Hey y’all my name is Jessie McClanahan, and it's lovely to meet ya! I’m a ceramics and mixed media artist hailing from southern West Virginia. It’s someplace special with a people all their own, and a landscape that's so deeply revered that it’s ingrained in our culture and way of being. It’s having your maw maws jar of buttons, and your paw paws shine recipe. It’s the place where steep mountains hug pocketed communities so tightly that they only form in the valleys. Where the slopes are covered in lush old growth forests. It's the place where you’ll always find a warm bed and a meal - no matter where you're from or who you are. This is my Appalachia.

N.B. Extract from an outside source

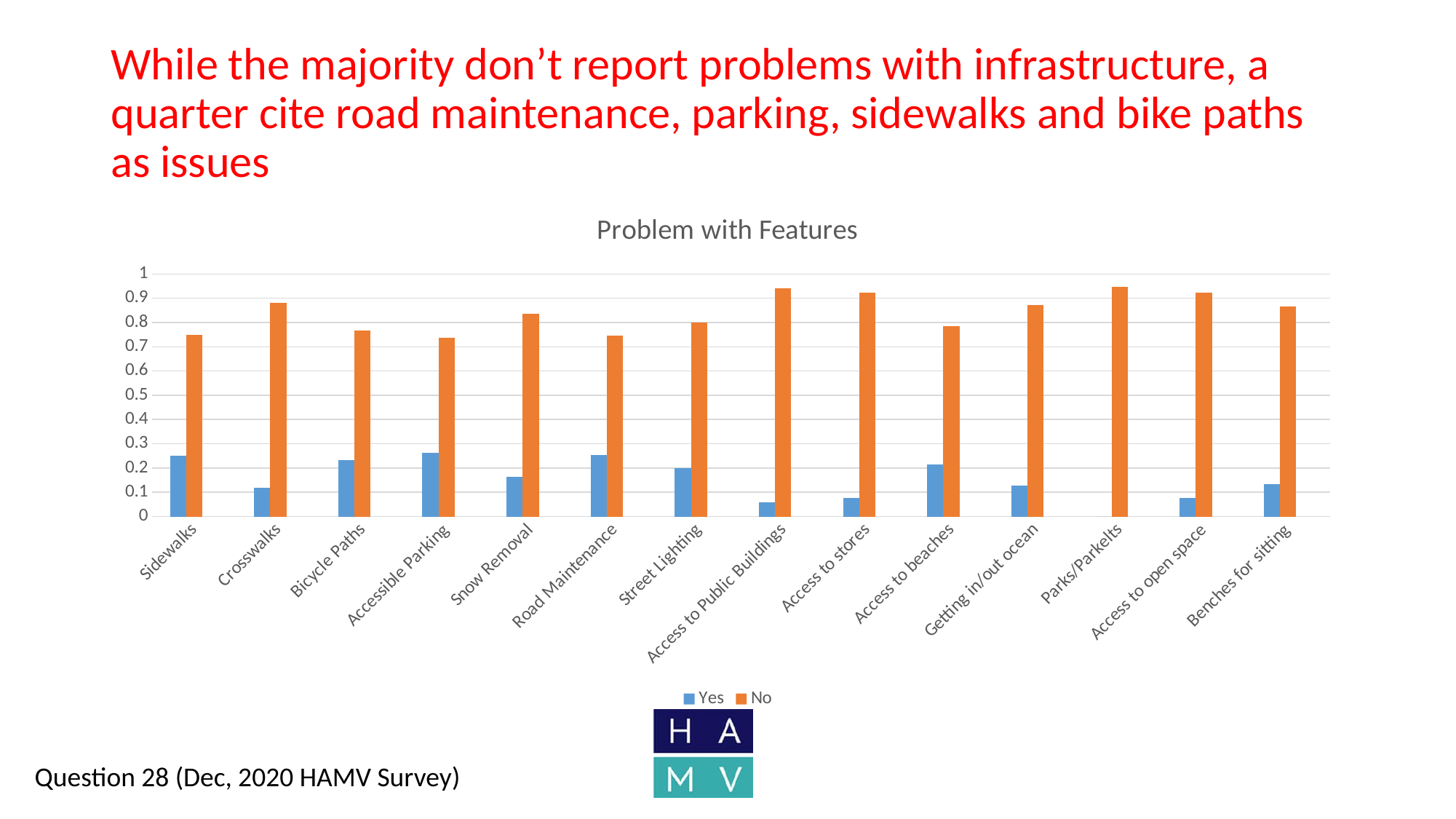
Is the 'No' value for Accessible Parking greater or less than 0.8? less Is the 'Yes' value for Crosswalks greater or less than 0.2? less Is the 'Yes' value for Access to Public Buildings greater or less than 0.1? less What is the title of the chart? Problem with Features Which is larger: the 'No' value for Snow Removal or the 'No' value for Road Maintenance? Snow Removal How many categories are shown on the x axis of the chart? 14 What kind of chart is shown on the slide? bar chart Which is larger: the 'Yes' value for Sidewalks or the 'Yes' value for Crosswalks? Sidewalks How many series does the legend list? 2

I’m in love with my home and my work reflects that sincere love and admiration. Everything I make is through an Appalchian lens and a reverence for nature. I want to emulate the way that the moss and lichen grow over boulders; or the way that a tree grows from the cracks of a cliff and holds on with resilience. My work talks about the relationships that we have with each other and the land. Growing up in West Virginia you live in small communities surrounded by thick forests. This means you know everybody and the land like they were your neighbor. You learn about how the land is more than just a place, it's a living breathing thing, and how your community is just the same. It’s an ecosystem where everything works together and fights together to survive. My work explores these relationships and how they form who we are.
My main medium is clay, which forms the framework for all of my pieces, I then incorporate techniques from other disciplines such as basketry and sewing. Using re-purposed and found materials is a large part of my practice; I use them to create a narrative within my work. I’m combining seemingly different materials and techniques to start a conversation about connections; these different things occupying one space combines them and creates a relationship. This is how it works in our world; we’re all connected and together, no matter how different we are. In today’s world we are polarized and disconnected from each other, our environments, and ourselves. I hope my work highlights how connected we truly are.